Take a slightly less trivial situation: proofs of $n \leq m$. Well, it turns out that the canonical such proof is (unsuprisingly) isomorphic to $m-n$. Classically, if you needed the 'content' of $n \leq m$, you'd just use $m-n$ and move on. Note that any member of $\textsf{Fin}(m-n+1)$ is a witness for $n \leq m$. The point is that the set of all proofs is $\textsf{Fin}(m-n+1)$, of cardinality $m-n+1$. If you are proof-relevant, then any of those witnesses will do, not just the "tightest" one. And your results will then depend on that choice.

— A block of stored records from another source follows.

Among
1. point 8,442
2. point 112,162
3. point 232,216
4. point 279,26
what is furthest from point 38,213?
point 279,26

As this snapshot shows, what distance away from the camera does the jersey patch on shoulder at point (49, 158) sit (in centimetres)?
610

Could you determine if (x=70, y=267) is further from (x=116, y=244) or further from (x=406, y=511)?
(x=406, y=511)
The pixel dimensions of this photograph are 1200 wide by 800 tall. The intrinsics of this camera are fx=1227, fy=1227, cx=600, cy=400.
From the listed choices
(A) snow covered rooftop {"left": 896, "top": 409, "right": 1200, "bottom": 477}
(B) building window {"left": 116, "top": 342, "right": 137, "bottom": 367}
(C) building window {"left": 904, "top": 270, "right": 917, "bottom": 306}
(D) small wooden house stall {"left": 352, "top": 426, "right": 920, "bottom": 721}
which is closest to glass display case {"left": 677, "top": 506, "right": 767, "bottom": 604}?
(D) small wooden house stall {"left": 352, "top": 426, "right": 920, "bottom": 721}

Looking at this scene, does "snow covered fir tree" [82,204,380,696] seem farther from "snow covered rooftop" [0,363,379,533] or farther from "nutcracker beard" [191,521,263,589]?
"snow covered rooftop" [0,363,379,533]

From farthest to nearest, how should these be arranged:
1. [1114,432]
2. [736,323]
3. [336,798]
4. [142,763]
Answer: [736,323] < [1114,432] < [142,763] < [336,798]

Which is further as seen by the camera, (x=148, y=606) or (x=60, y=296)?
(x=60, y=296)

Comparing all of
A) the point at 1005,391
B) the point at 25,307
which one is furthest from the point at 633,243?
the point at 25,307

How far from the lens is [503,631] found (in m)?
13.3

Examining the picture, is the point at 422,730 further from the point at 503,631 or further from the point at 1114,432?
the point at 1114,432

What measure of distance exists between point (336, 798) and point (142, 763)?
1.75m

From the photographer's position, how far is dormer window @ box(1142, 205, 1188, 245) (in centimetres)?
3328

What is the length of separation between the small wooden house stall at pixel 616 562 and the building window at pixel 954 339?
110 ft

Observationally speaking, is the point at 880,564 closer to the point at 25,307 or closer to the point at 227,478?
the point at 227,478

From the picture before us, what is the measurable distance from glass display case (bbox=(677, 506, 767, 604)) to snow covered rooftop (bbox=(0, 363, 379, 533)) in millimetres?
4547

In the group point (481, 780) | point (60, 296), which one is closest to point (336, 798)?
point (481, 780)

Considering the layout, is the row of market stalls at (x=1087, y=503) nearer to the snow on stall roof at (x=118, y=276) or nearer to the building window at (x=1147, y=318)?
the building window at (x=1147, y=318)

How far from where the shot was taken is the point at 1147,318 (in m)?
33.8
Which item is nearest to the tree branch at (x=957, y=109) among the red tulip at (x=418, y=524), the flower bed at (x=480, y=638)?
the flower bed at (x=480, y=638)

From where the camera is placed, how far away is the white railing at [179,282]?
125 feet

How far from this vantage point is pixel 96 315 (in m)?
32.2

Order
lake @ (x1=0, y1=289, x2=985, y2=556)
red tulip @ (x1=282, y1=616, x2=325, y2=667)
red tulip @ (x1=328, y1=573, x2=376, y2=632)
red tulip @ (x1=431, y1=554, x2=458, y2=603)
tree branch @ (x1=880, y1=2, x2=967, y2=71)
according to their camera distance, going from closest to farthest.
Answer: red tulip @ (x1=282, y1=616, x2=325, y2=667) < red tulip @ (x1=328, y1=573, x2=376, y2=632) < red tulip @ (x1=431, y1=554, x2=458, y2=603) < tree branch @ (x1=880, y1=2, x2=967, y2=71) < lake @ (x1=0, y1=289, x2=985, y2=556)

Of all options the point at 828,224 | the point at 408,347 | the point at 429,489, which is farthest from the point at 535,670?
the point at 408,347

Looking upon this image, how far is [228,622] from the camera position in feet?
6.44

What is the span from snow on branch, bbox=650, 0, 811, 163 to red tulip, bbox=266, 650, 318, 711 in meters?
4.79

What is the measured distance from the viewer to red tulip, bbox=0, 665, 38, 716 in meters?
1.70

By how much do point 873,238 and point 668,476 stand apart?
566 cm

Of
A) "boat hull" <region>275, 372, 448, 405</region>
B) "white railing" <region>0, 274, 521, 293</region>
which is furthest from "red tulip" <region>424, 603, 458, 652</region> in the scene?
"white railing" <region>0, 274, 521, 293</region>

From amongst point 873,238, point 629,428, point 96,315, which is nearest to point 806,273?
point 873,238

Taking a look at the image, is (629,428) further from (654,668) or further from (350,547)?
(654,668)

Because it is "too easy" to see what the best choice is, it is thus rare to not pick it.
Moving up a tiny bit more: when you say let $X$ be a finite set of size $n$, you definitely don't care about what is in $X$ but you might still find something odd: if you leverage all the information from the premise, in a proof-relevant setting, you get a full isomorphism between $X$ and $\textsf{Fin}(n)$; but $\textsf{Fin}(n)$ is canonically ordered, so you can induce an ordering on $X$. Which ordering? Well, the one that's in your proof! There are $n!$ such possibilities. In a classical setting, one usually assumes, silently, that you don't depend on the proof, so you assume that $X$ is unordered. [Constructively, you can't blithely assume this, which is explained very well in Brent Yorgey's PhD Thesis.]  In other words, this might be a source of proof-relevance, if you're not careful! Some code I wrote for Species in Haskell ended up being accidentally proof-relevant because of exactly this.
It is worth remembering that a bijection between $\textsf{Fin}(m)$ and $\textsf{Fin}(n)$ is a witness that $m=n$. Some theorems about permutations, when de-categorified, are theorems about set cardinality. Which set isomorphism you pick matters, because it gives you a different permutation. This has non-trivial implications for reversible programming (see my work with Amr Sabry if you're curious).
My feeling is that there is in fact a lot of "proof relevant" statements in classical mathematics, they just have not yet been recognized as being such.